Nas titulações Ácido forte x Base fraca o ponto de equivalência é obtido quando o pH < 7, pois a constante adição de ácido faz com que o pH diminua em função do tempo. Geralmente para essas titulações o indicador mais usado é o vermelho de metila (vermelho em soluções ácidas e amarelo em soluções básicas) que possui viragem na faixa de pH compreendida entre 4,0 – 6,0. O gráfico desta titulação é expresso de acordo com a figura 03 abaixo:

 

 Fig. 03 – Gráfico de Titulação de 50,0 mL Ácido forte (HCl) x Base fraca (NH3). Disponível em: <http://www.ufpa.br/quimicanalitica/titubafraacfor.htm>

A titulação de ácido e base fracos geralmente não é muito utilizada pois há grande gasto de volume dos reagentes devido à fraqueza do ácido e da base, além de a curva de titulação não ser tão visível. Como nenhuma mudança brusca de pH é observada, não se pode obter um ponto final nítido com indicador simples algum. Pode-se algumas vezes encontrar um indicador misto que exiba uma mudança de cor nítida num intervalo de pH muito pequeno. Assim, nas titulações de ácido fraco x base fraca, pode-se usar o indicador misto de vermelho neutro com azul de metileno; alaranjado de metila; mas, de um modo geral é melhor evitar-se o uso de indicadores nas titulações que envolvam tanto ácido fraco como base fraca e sim usar um potenciômetro, mas melhor ainda seria evitar fazer esta titulação. A figura 04 representa o gráfico desta titulação.

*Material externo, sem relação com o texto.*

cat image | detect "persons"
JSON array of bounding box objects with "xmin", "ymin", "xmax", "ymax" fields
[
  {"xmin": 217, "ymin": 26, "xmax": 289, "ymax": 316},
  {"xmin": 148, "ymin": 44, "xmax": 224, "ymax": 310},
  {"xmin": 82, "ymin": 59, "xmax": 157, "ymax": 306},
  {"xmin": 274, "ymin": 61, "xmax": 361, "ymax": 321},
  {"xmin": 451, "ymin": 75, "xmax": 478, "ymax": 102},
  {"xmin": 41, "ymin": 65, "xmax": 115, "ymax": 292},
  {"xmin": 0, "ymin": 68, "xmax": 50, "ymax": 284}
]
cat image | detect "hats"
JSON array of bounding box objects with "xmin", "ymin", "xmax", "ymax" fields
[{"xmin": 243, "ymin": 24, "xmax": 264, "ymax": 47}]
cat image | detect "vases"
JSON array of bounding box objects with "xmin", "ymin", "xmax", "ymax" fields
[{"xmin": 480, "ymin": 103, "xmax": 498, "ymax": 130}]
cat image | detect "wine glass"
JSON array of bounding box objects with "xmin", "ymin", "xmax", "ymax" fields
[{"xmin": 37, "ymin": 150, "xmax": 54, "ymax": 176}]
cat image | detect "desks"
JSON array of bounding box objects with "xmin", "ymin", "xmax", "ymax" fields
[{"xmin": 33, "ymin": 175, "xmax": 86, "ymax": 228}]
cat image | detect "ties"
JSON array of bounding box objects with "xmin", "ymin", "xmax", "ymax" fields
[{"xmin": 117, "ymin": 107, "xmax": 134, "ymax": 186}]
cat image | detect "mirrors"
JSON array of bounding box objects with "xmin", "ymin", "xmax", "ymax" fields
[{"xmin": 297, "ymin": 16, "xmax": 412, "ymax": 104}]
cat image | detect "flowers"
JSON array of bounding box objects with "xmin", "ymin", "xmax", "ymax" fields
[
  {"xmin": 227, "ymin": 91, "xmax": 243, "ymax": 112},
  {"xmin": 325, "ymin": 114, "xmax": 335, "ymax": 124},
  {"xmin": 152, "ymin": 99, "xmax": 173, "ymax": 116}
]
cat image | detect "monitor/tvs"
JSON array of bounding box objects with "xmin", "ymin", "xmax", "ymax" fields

Fig. 04 – Gráfico de titulação de Ácido fraco (ácido acético) x Base fraca (amônia).

8. Conclusão:

Através deste experimento pudemos ter contato com diversos novos conceitos e técnicas que serão muito importantes no decorrer do curso, como os diversos processos volumétricos e suas respectivas aplicações. Ressalta-se também que os resultados obtidos foram satisfatórias, pois apresentaram concentrações próximas às esperadas, já que foi a primeira aula prática.

9. Referências:

9.1 Livros:

  • VOGEL, Arthur Israel. Química Analítica Qualitativa. Trad. Antônio Gimero. 5 ed. rev. (português). São Paulo:Editora Mestre Jou, 1981. 665p.

  • Baccan, N.; Andrade, J. C.; Godinho, O. E. S.; Barone, J. S.; Química Analítica Quantitativa Elementar, 3ª ed., Edgard Blücher Ltda: São Paulo, 2001. 

  • ATKINS, Peter. Princípios de química: questionando a vida moderna e o meio ambiente. 3ª ed.Porto Alegre: Bookman, 2006.